(Caption-style text data)
■ ■ ■ ■ ■

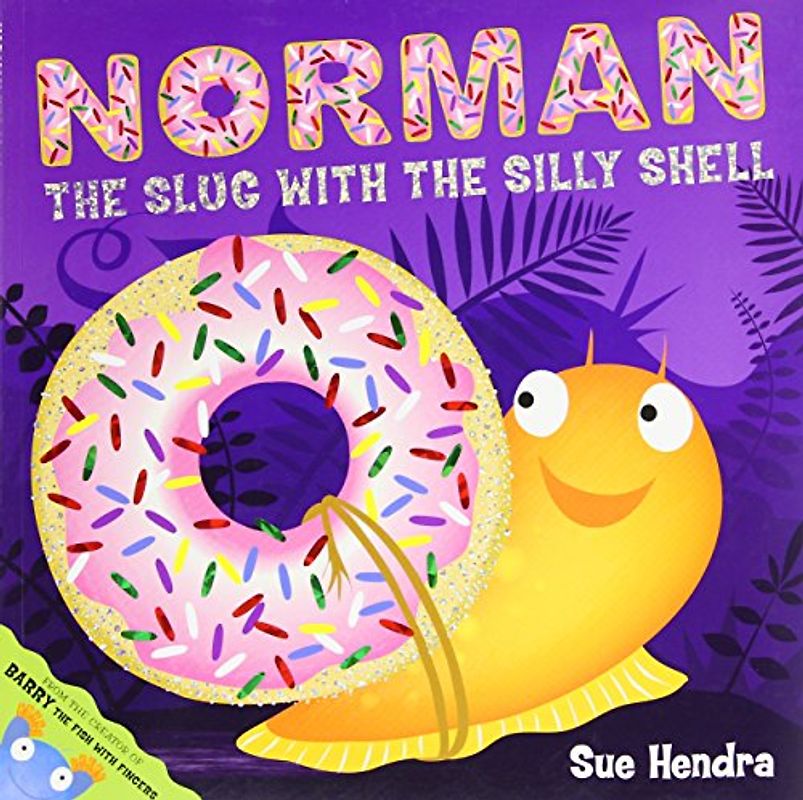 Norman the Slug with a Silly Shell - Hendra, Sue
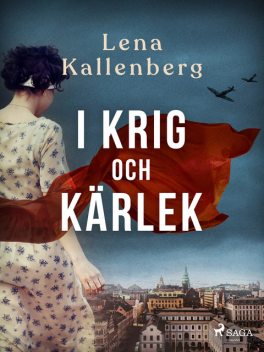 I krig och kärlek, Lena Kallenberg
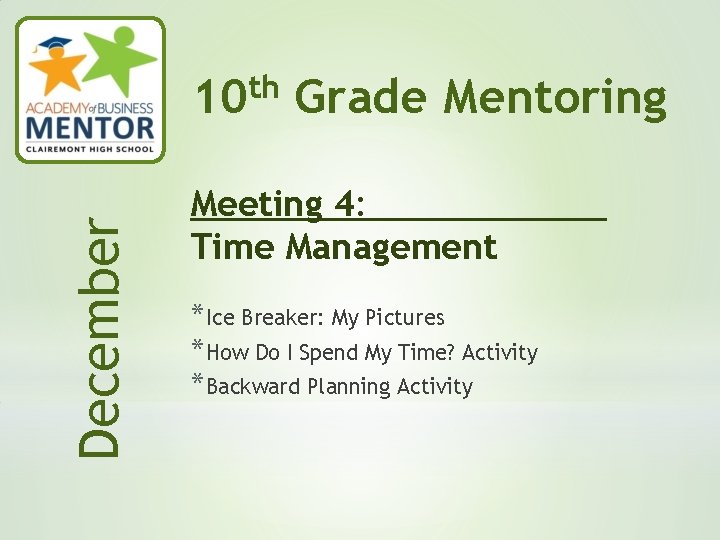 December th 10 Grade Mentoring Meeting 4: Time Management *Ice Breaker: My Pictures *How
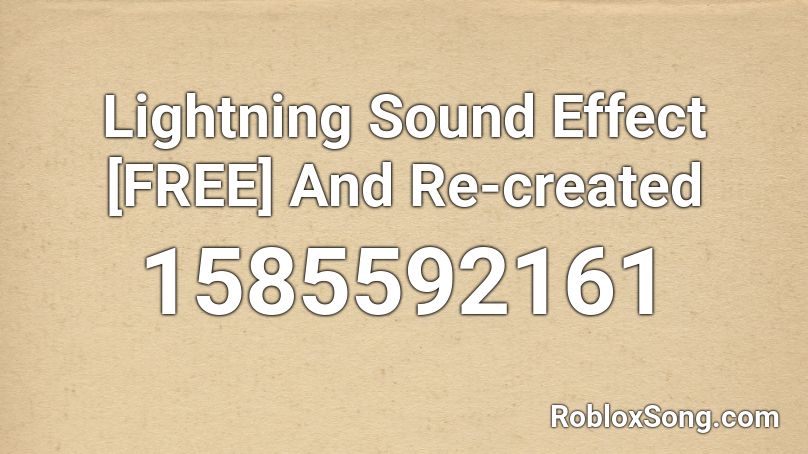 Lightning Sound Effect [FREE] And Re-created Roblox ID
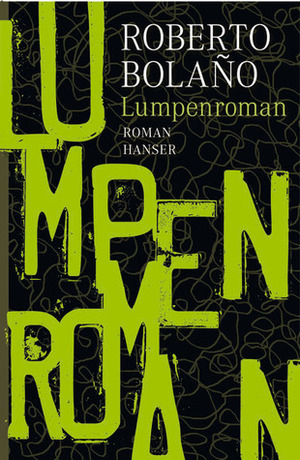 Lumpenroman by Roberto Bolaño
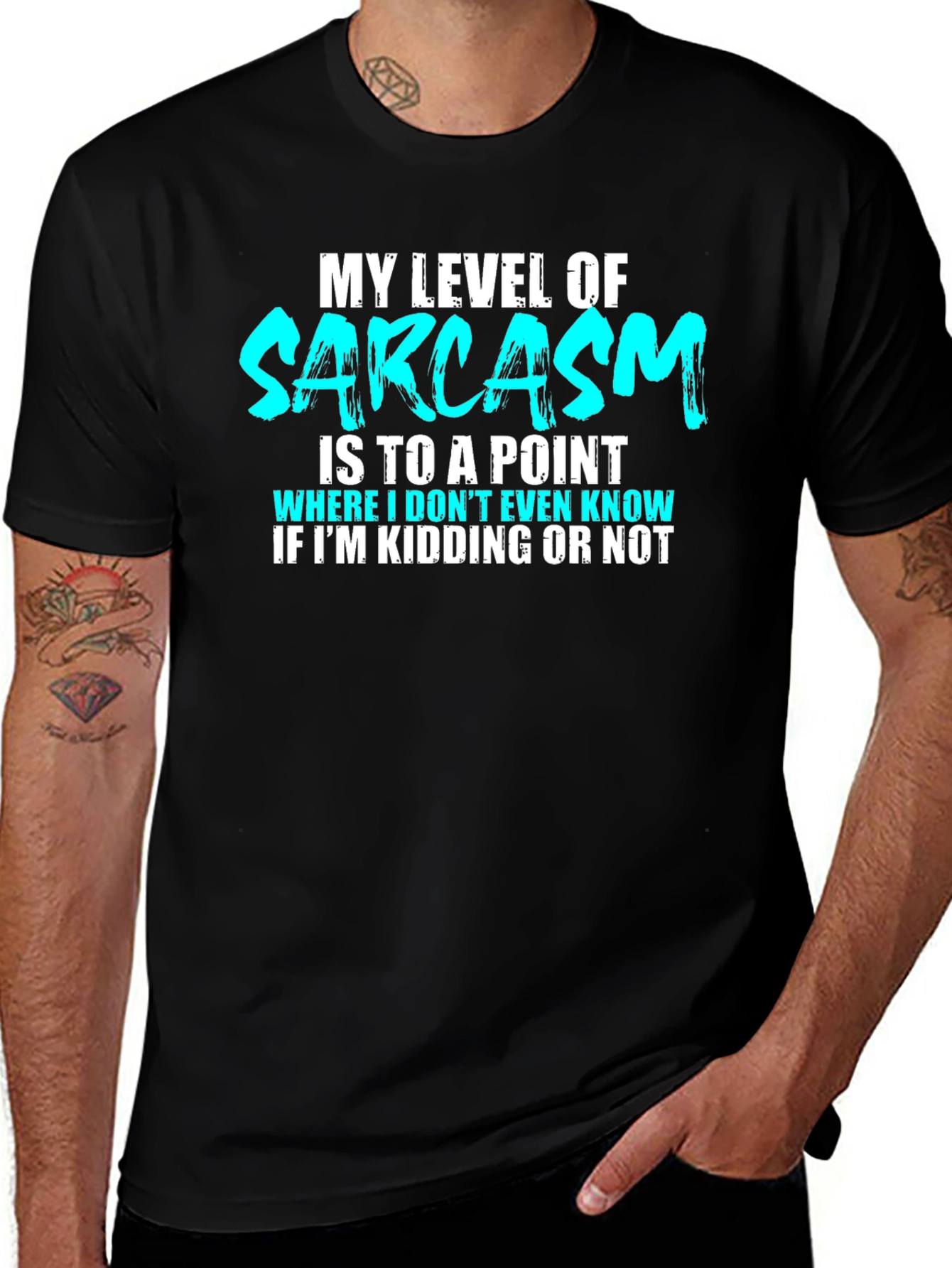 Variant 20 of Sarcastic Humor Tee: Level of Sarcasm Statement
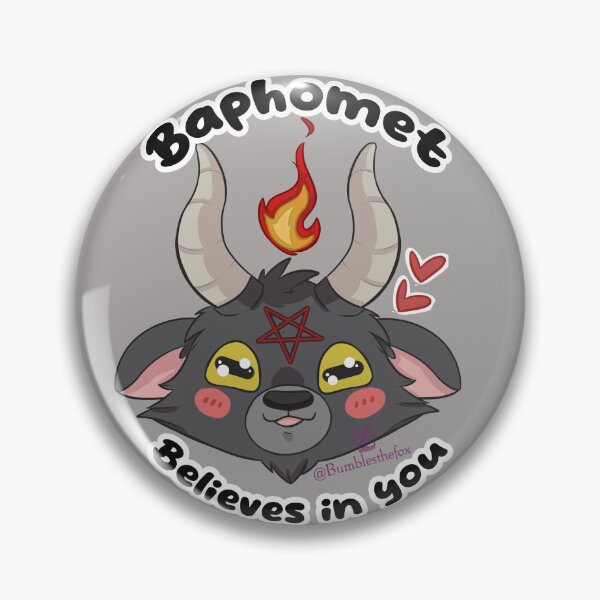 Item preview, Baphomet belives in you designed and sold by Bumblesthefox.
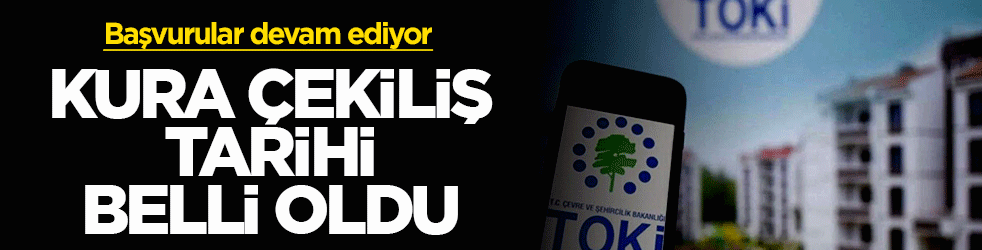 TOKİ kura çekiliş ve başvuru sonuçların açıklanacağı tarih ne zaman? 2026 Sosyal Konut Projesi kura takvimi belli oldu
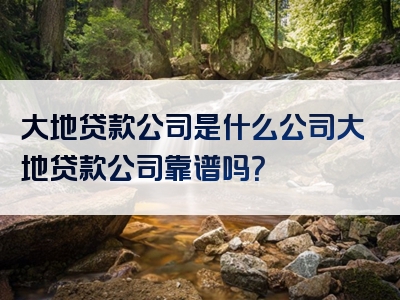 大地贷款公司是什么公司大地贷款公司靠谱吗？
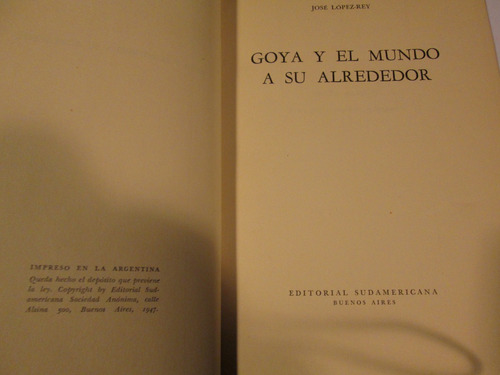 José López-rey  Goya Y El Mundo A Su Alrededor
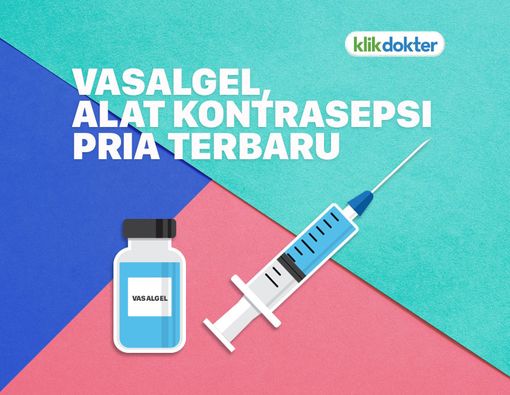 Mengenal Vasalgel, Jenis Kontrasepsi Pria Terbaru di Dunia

■ ■ ■ ■ ■

Nothing but the lines from the line containing "December th 10" through the end of the data, both ends included, is to be reproduced, exactly as written and without the pictures.

 December th 10 Grade Mentoring Meeting 4: Time Management *Ice Breaker: My Pictures *How
 Lightning Sound Effect [FREE] And Re-created Roblox ID
 Lumpenroman by Roberto Bolaño
 Variant 20 of Sarcastic Humor Tee: Level of Sarcasm Statement
 Item preview, Baphomet belives in you designed and sold by Bumblesthefox.
 TOKİ kura çekiliş ve başvuru sonuçların açıklanacağı tarih ne zaman? 2026 Sosyal Konut Projesi kura takvimi belli oldu
 大地贷款公司是什么公司大地贷款公司靠谱吗？
 José López-rey  Goya Y El Mundo A Su Alrededor
 Mengenal Vasalgel, Jenis Kontrasepsi Pria Terbaru di Dunia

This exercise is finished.